◆ **Aim of the exercise**
Report all lines in the records that hold the string "link".

Collected data:

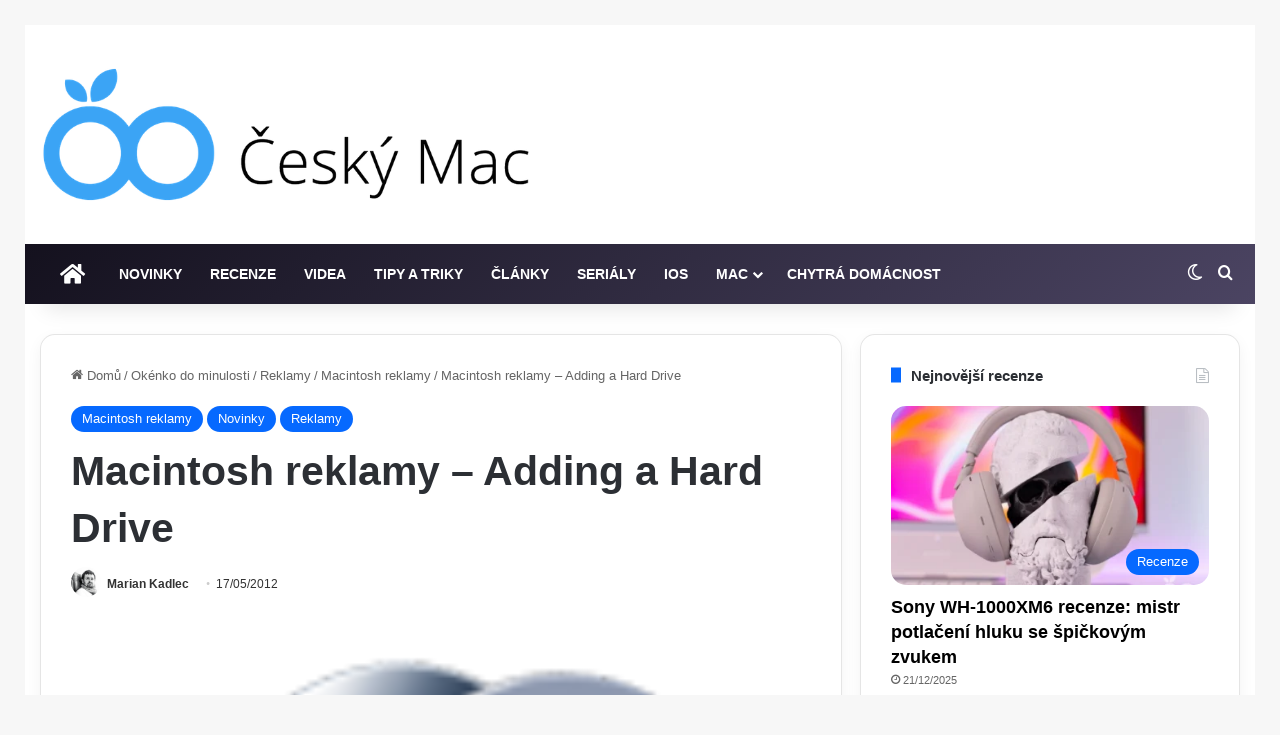

--- FILE ---
content_type: text/html; charset=utf-8
request_url: https://www.google.com/recaptcha/api2/aframe
body_size: 266
content:
<!DOCTYPE HTML><html><head><meta http-equiv="content-type" content="text/html; charset=UTF-8"></head><body><script nonce="gCzGgChvz-twqdb0y9TYzw">/** Anti-fraud and anti-abuse applications only. See google.com/recaptcha */ try{var clients={'sodar':'https://pagead2.googlesyndication.com/pagead/sodar?'};window.addEventListener("message",function(a){try{if(a.source===window.parent){var b=JSON.parse(a.data);var c=clients[b['id']];if(c){var d=document.createElement('img');d.src=c+b['params']+'&rc='+(localStorage.getItem("rc::a")?sessionStorage.getItem("rc::b"):"");window.document.body.appendChild(d);sessionStorage.setItem("rc::e",parseInt(sessionStorage.getItem("rc::e")||0)+1);localStorage.setItem("rc::h",'1769897885339');}}}catch(b){}});window.parent.postMessage("_grecaptcha_ready", "*");}catch(b){}</script></body></html>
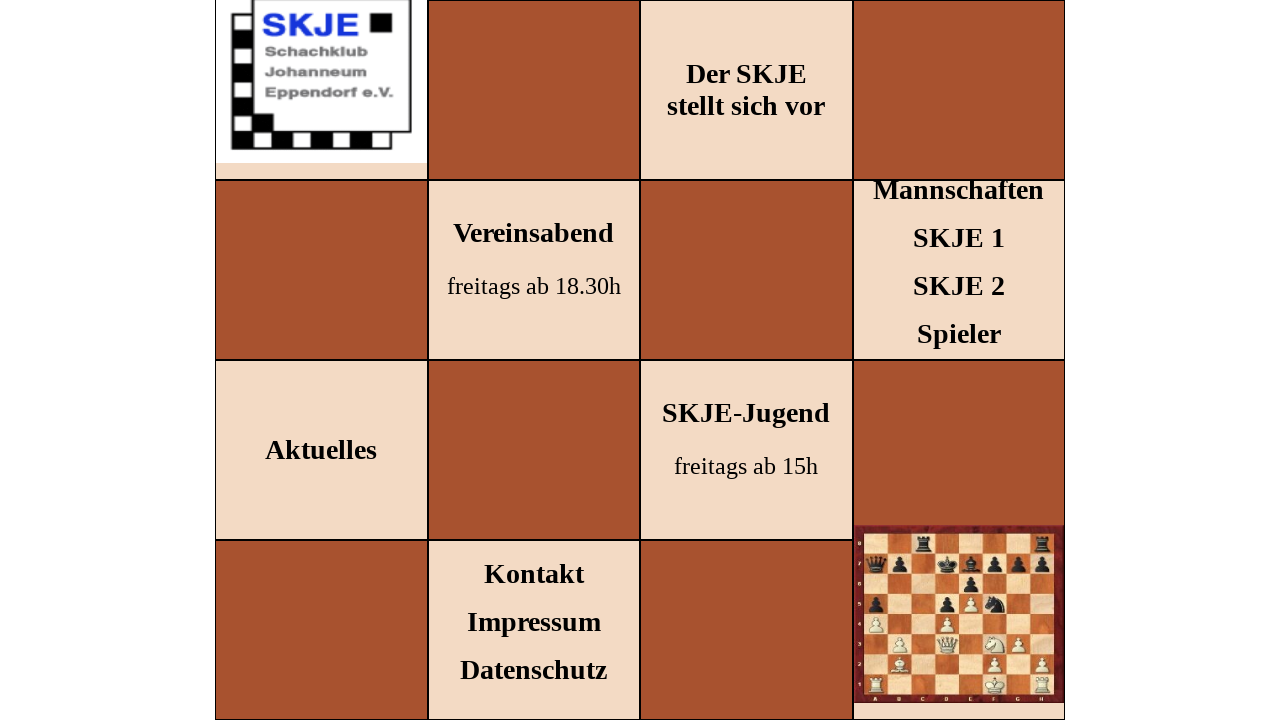

--- FILE ---
content_type: text/html; charset=UTF-8
request_url: https://www.skje.de/
body_size: 694
content:
<!DOCTYPE html>
<html>
<head>    
    <meta charset="utf-8">    
    <meta name="viewport" content="width=device-width">
    <title>SKJE.de</title>
    <link rel="stylesheet" href="/css/custom.css">    
    <link rel="stylesheet" href="/css/colorbox.css">
    <script src="/js/jquery-3.6.1.min.js"></script>
    <script src="/js/script.js"></script>
    <script src="/js/jquery.colorbox-min.js"></script>
</head>
<body>
    <div id="main" class="vertical-center">
        <div class="light">
            <img src="img/SKJE-Logo.gif" />
        </div>
        <div class="dark">
            <!--<img src="img/1.jpg" />-->
        </div>
        <div class="light">
            <h3>Der SKJE <br />stellt sich vor</h3>
        </div>
        <div class="dark">
            <!--<img src="img/2.jpg" />-->
        </div>
        <div class="dark">
            <!--<img src="img/3.jpg" />-->
        </div>
        <div class="light">
            <a href="/pages/vereinsabend.html" class="modal">
            <h3>Vereinsabend</h3>       
            <p>freitags ab 18.30h</p>
            </a>
        </div>
        <div class="dark">
            <!--<img src="img/5.jpg" />-->
        </div>
        <div class="light">
            <a class="mb1" href="https://www.hamburger-schachverband.de/" target="_blank">
            <h3>Mannschaften</h3>
            </a>
            <a class="mb1" href="https://ergebnisdienst.schachbund.de/bedh.php?liga=olnn" target="_blank">
            <h3>SKJE 1</h3>
            </a>
            <a class="mb1" href="https://ergebnisdienst.schachbund.de/bedh.php?liga=llhh" target="_blank">
            <h3>SKJE 2</h3>
            </a>
            <a class="mb1" href="https://www.schachbund.de/verein/40038.html" target="_blank">
            <h3>Spieler</h3>
            </a>
        </div>
        <div class="light">
            <a href="/pages/aktuelles.php" class="modal">
            <h3>Aktuelles</h3>
            </a>
        </div>
        <div class="dark">
            <!--<img src="img/8.jpg" />-->
        </div>
        <div class="light">
            <a href="/pages/jugend.html" class="modal">
            <h3>SKJE-Jugend</h3>
            <p>freitags ab 15h</p>
        </a>
        </div>
        <div class="dark">
            <!--<img src="img/10.jpg" />-->
        </div>
        <div class="dark">
            <!--<img src="img/11.jpg" />-->
        </div>
        <div class="light">
            <a class="mb1" href="/pages/impressum.html">
            <h3>Kontakt</h3>
            </a>
            <a class="mb1" href="/pages/impressum.html">
            <h3>Impressum</h3>
            </a>
            <a class="mb1" href="/pages/impressum.html">
            <h3>Datenschutz</h3>
            </a>
        </div>
        <div class="dark">
            <!--<img src="img/Dennis.jpg" />-->
        </div>
        <div class="light">
            <img src="img/Schachaufgabe_8.jpg" />
        </div>
    </div>
</body>
</html>

--- FILE ---
content_type: text/css
request_url: https://www.skje.de/css/custom.css
body_size: 524
content:
body{
    display: grid;
    align-content: center;
    justify-content: center;
    height: 100vh;
    width: 100vw;
    font-size: 1.5rem;
    margin: 0;
}
p{
    text-align: justify;
}
a {
    text-decoration: none;
}
.pmodal{
    margin: 0 20px;
}
h3{
    margin: 0;
}
.modal p,h3{
    text-align: center;
    color: black;
}
#main{
    display: grid;
    grid-template-columns: repeat(4, 25%);
    grid-template-rows: repeat(4, 25%);
    max-width: 100vw;
    max-height: 100vh;
    grid-gap: 0;
}
#main::before {
    content: '';
    width: 0;
    padding-bottom: 100%;
    grid-row: 1 / 1;
    grid-column: 1 / 1;
}

#main > *:first-child{
    grid-row: 1 / 1;
    grid-column: 1 / 1;
}
.mb1{
    margin-bottom: 1rem;
}
.thumbnail {box-shadow: 0 4px 4px rgba(0,0,0,0.50);}

img {
    width: 100%; display: block;}
#main div{
    border: 1px solid black;
    display: grid;
    place-content: center;
    aspect-ratio: 1;
    font-size: #vw;
}
.dark{
    background: #A8522F;
}
.light{
    background: #F3DAC4;
}
img{
    max-height: 100%;
    max-width: 100%;
}

@media screen and (max-width: 800px) {
    #main {
      grid-template-columns: repeat(4, 250px);
      grid-template-rows: repeat(4, 250px);
    }
    #main div{
        height: 250px;
        width: 250px;
    
    }
}

--- FILE ---
content_type: text/javascript
request_url: https://www.skje.de/js/script.js
body_size: 132
content:
$(document).ready(function(){
  
  $('.modal').colorbox({
        scrolling:false,
        closeButton:true,
        width: '75%'
    });
    
});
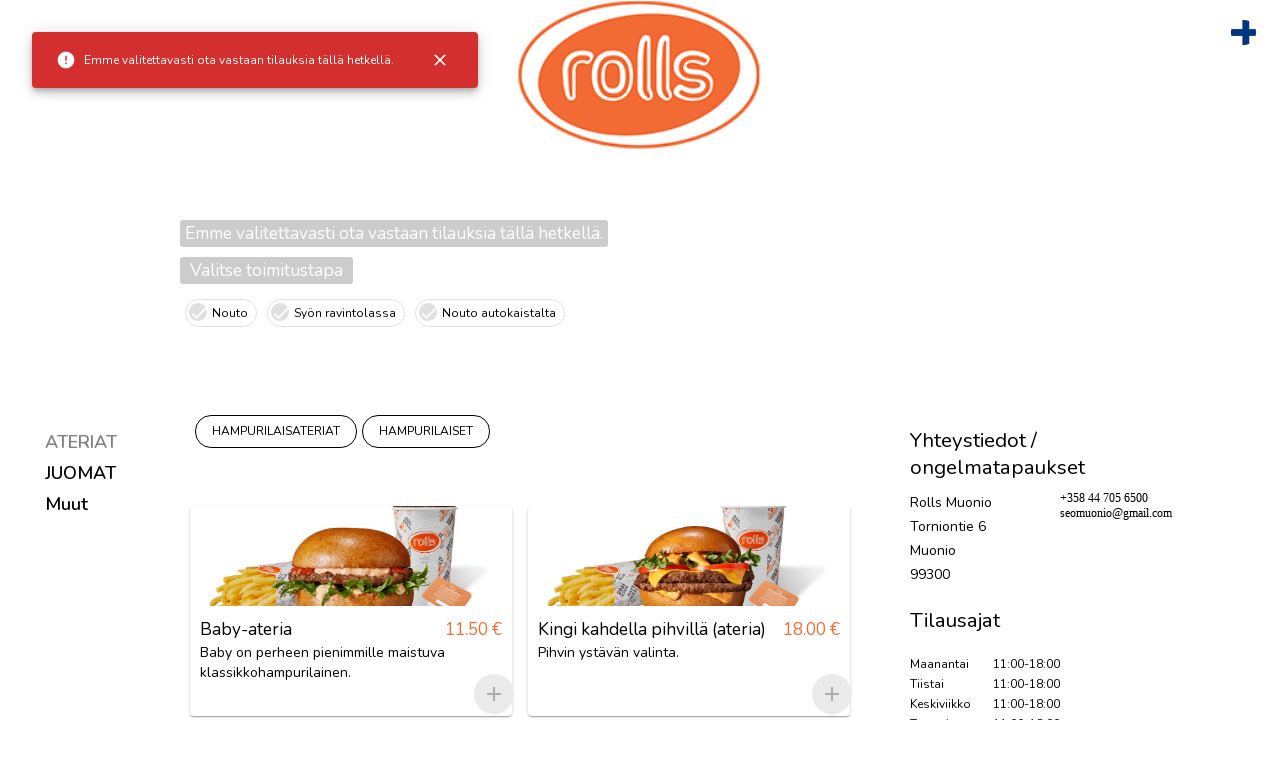

--- FILE ---
content_type: text/html; charset=utf-8
request_url: https://app.smartmenu.fi/restaurant/rolls/Rolls-Muonio
body_size: 1259
content:

<html>

<head>
  <title> </title>
  <meta charset="utf-8" />
  <meta name="viewport"
    content="width=device-width, initial-scale=1, user-scalable=0, maximum-scale=1, minimum-scale=1" />
  <link rel="preconnect" href="https://fonts.gstatic.com">
  <link
    href="https://fonts.googleapis.com/css2?family=Nunito:ital,wght@0,400;0,600;0,700;0,800;1,300;1,400;1,600;1,700&display=swap"
    rel="stylesheet">
  <link rel="stylesheet" href="https://fonts.googleapis.com/css?family=Roboto:300,400,500" />
  <link rel="stylesheet" href="https://fonts.googleapis.com/icon?family=Material+Icons" />
  <script type="text/javascript"
    src="https://maps.googleapis.com/maps/api/js?key=AIzaSyBLiPCSLMhaV-Wb6bzn-5ElI0MeISSHPu0&libraries=places&language=fi"></script>
  <script async src="https://www.googletagmanager.com/gtag/js?id=UA-168895098-1"></script>
  <script>
    window.dataLayer = window.dataLayer || [];
    function gtag() { dataLayer.push(arguments); }
    gtag('js', new Date());
    gtag('config', 'UA-168895098-1');
  </script>
</head>

<body style="margin:0px">
  <div id="content"></div>
  <script type="text/javascript">
    var static_path = "/static/";
  </script>
  <script type="text/javascript" src="/static/menuview/smartmenu-presentation-menuview.js"></script>
  <noscript>Your browser does not support JavaScript!</noscript>
</body>

</html>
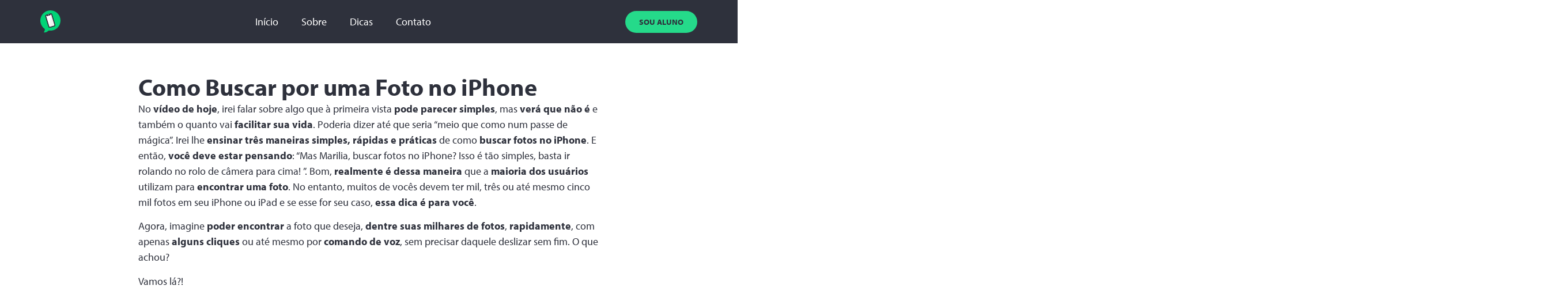

--- FILE ---
content_type: image/svg+xml
request_url: https://entendendoiphone.com.br/wp-content/uploads/2024/03/ico-entendendoiphone.svg
body_size: 1277
content:
<svg xmlns="http://www.w3.org/2000/svg" id="Layer_1" data-name="Layer 1" viewBox="0 0 161 176.8"><defs><style>      .cls-1 {        fill: #01d377;      }      .cls-1, .cls-2, .cls-3, .cls-4 {        stroke-width: 0px;      }      .cls-2 {        fill: #2e313c;      }      .cls-3 {        fill: #fff;      }      .cls-4 {        fill: #f1f1f1;      }    </style></defs><path class="cls-1" d="M63,37.44c.09.01.19.02.28.02s.17,0,.25-.02c.62-.1,1.21-.3,1.78-.48.21-.07.43-.14.64-.21.23-.07.46-.13.69-.2.61-.17,1.23-.34,1.84-.61.21-.1.39-.24.55-.46.36-.47.41-1.09.13-1.62-.27-.51-.8-.81-1.36-.79-.1,0-.2.02-.3.04-1.75.46-3.32.94-4.79,1.45-.14.05-.27.12-.39.21-.47.36-.67.95-.52,1.53.15.59.63,1.03,1.22,1.12Z"></path><path class="cls-3" d="M112.49,115.25c-8.79-29.16-15.54-51.52-24.34-80.67-.12-.41-.3-.95-.51-1.46-.75-1.74-2.12-2.43-3.96-1.99-.25.06-.49.14-.75.22-.36.12-.77.25-1.2.34-.17.03-.27.06-.32.08,0,.06,0,.16.03.32.41,2.7-1.1,5.06-3.76,5.87-6.67,2.03-13.62,4.13-20.65,6.23-2.63.78-5.23-.32-6.32-2.68-.12-.25-.2-.37-.24-.41-.06.01-.18.04-.41.14-.41.18-.82.29-1.16.38-.23.06-.46.12-.67.2-1.75.65-2.53,2.01-2.2,3.84.1.55.26,1.11.42,1.63h0c3.1,10.28,6.57,21.79,9.89,32.79l6.36,21.08c2.76,9.14,4.48,14.86,7.97,26.4.17.55.34,1.12.54,1.61.79,1.88,2.23,2.62,4.07,2.07,11.62-3.47,23.5-7.05,35.31-10.65,1.86-.57,2.65-1.94,2.26-3.97-.09-.45-.22-.92-.35-1.37Z"></path><path class="cls-4" d="M112.49,115.25c-8.79-29.16-15.54-51.52-24.34-80.67-.12-.41-.3-.95-.51-1.46-.53-1.24-1.4-1.92-2.51-2.07l-12.2,100.08c.67.32,1.46.37,2.35.1,11.62-3.47,23.5-7.05,35.31-10.65,1.86-.57,2.65-1.94,2.26-3.97-.09-.45-.22-.92-.36-1.37Z"></path><path class="cls-1" d="M86.8.25C42.83-3.19,3.94,29.83.28,73.78c-2.4,28.87,10.68,55.31,32.21,71.34,2.67,1.99,4.04,5.26,3.58,8.57-.45,3.23-1.33,6.45-2.65,9.59-1.16,2.75-2.61,5.29-4.3,7.62-1.89,2.6.15,6.18,3.34,5.89,11.87-1.09,22.37-6.57,30.64-14.09,1.99-1.81,4.64-2.67,7.31-2.33,1.62.21,3.26.36,4.91.47,44.36,2.87,82.65-30.78,85.52-75.14C163.67,41.69,130.61,3.67,86.8.25ZM112.6,126.83c-10.89,3.3-22.49,6.8-35.47,10.7-1.02.31-2.06.46-3.08.46-4.29,0-7.91-2.78-9.21-7.07-.36-1.19-1.05-3.44-1.97-6.47l-.03-.09c-10.69-35.08-23.02-75.66-23.45-78.1-.8-4.57,2.04-9.21,6.46-10.56,13.13-4.03,25.05-7.62,36.43-10.99,4.88-1.44,10.12,1.44,11.67,6.42,1.47,4.71,21.97,72.73,25.19,83.48,1.6,5.34-1.21,10.6-6.54,12.21Z"></path><path class="cls-2" d="M119.14,114.62c-3.22-10.75-23.71-78.77-25.19-83.48-1.56-4.98-6.8-7.87-11.67-6.42-11.38,3.36-23.3,6.96-36.43,10.99-4.42,1.36-7.26,6-6.46,10.56.43,2.43,12.76,43.02,23.45,78.1l.03.09c.92,3.03,1.61,5.28,1.97,6.47,1.3,4.29,4.92,7.07,9.21,7.07,1.02,0,2.06-.16,3.08-.46,12.98-3.9,24.58-7.4,35.47-10.7,5.33-1.62,8.14-6.87,6.54-12.21ZM110.58,120.58c-11.81,3.6-23.69,7.18-35.31,10.65-1.84.55-3.28-.19-4.07-2.07-.21-.5-.38-1.06-.54-1.61-3.48-11.54-5.21-17.25-7.97-26.4l-6.36-21.08c-3.32-11-6.79-22.51-9.89-32.79h0c-.16-.52-.32-1.08-.42-1.63-.33-1.83.45-3.19,2.2-3.84.21-.08.43-.14.67-.2.33-.09.74-.2,1.16-.38.23-.1.35-.13.41-.14.04.05.12.16.24.41,1.09,2.36,3.69,3.46,6.32,2.68,7.03-2.1,13.98-4.2,20.65-6.23,2.65-.81,4.16-3.17,3.76-5.87-.02-.16-.03-.26-.03-.32.06-.02.16-.05.32-.08.44-.09.84-.22,1.2-.34.26-.09.51-.17.75-.22,1.84-.44,3.21.25,3.96,1.99.22.51.39,1.04.51,1.46,8.8,29.16,15.54,51.52,24.34,80.67.13.44.27.92.35,1.37.38,2.03-.4,3.4-2.26,3.97Z"></path><path class="cls-3" d="M62.31,34.79c.12-.09.26-.17.39-.21,1.47-.51,3.04-.99,4.79-1.45.1-.03.2-.04.3-.04.56-.01,1.09.28,1.36.79.28.53.23,1.15-.13,1.62-.16.21-.34.36-.55.46-.61.28-1.23.45-1.84.61-.23.06-.46.13-.69.2-.21.06-.43.14-.64.21-.57.19-1.15.38-1.78.48-.08.01-.17.02-.25.02s-.18,0-.28-.02c-.59-.09-1.07-.53-1.22-1.12-.15-.58.05-1.17.52-1.53Z"></path></svg>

◆ **Exercise result**
    <link rel="stylesheet" href="/css/custom.css">    
    <link rel="stylesheet" href="/css/colorbox.css">
  <link rel="preconnect" href="https://fonts.gstatic.com">
  <link
  <link rel="stylesheet" href="https://fonts.googleapis.com/css?family=Roboto:300,400,500" />
  <link rel="stylesheet" href="https://fonts.googleapis.com/icon?family=Material+Icons" />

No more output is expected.